The STI Signals are divided into 3 Parts
The Buying Range
STI Value < 10 ( Buy this stock )
STI Value < 5 ( Very safe to buy )
STI Value < 3 ( Extremely good opportunity to buy )
The Selling Range
STI Value > 90 ( Sell this stock )
STI Value > 95 ( Very safe to Sell )
STI Value > 97 ( Extremely good opportunity to Sell )
STI Algorithm assumes that there will be a very sharp pullback in the Stock after it reaches to the above values.
For Advance Users :-
The above charts can be used by the advance users to make better trade. Few important points to be consider by the advance users are :-
1. Decide the trend of the stock,
a. Stock can be in up trend or down trend
b. for example at present RCOM is in down trend and GTL is in up trend
2. Once you decide the trend of a stock , please go with the direction of trend.

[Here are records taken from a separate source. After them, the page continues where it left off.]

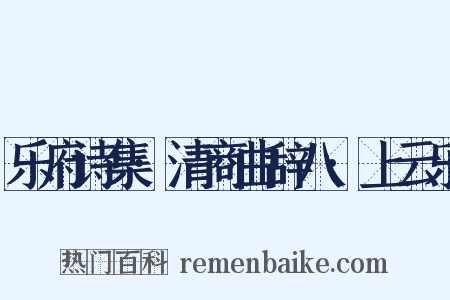 乐府诗集·清商曲辞八·上云乐是什么意思的图片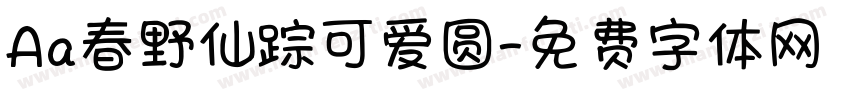 Aa春野仙踪可爱圆字体转换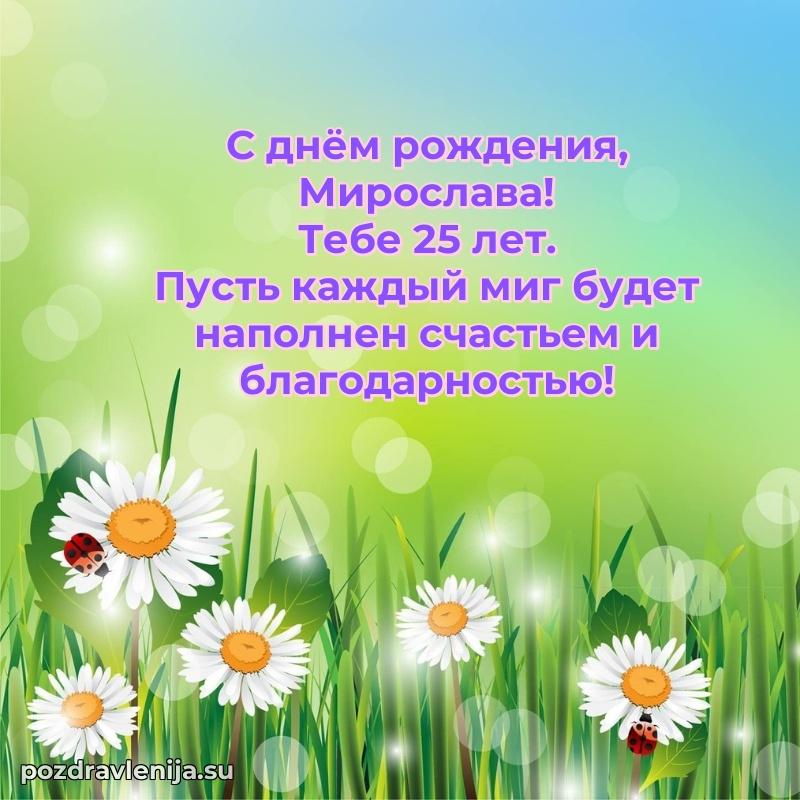 Открытка с Днем Рождения Мирославе 25 лет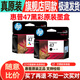 优选原装惠普47墨盒4800 4826 4825 4828 4829 4877 492526打印机 惠普47黑+彩一套不带票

a. For example, if some stock is in up trend then don’t short it whenever sell signals are generated by STI charts.
b. If some stock is in down trend then don’t go long in that by STI Charts, short it on every overbought region
3. User should track the news related to that stock ( some time the news can be very harmful for the stock , Like in case of SATYAMCOMPUTER and RCOM who were involved in some scam and stock fall badly ) for such scripts don’t use the STI charts.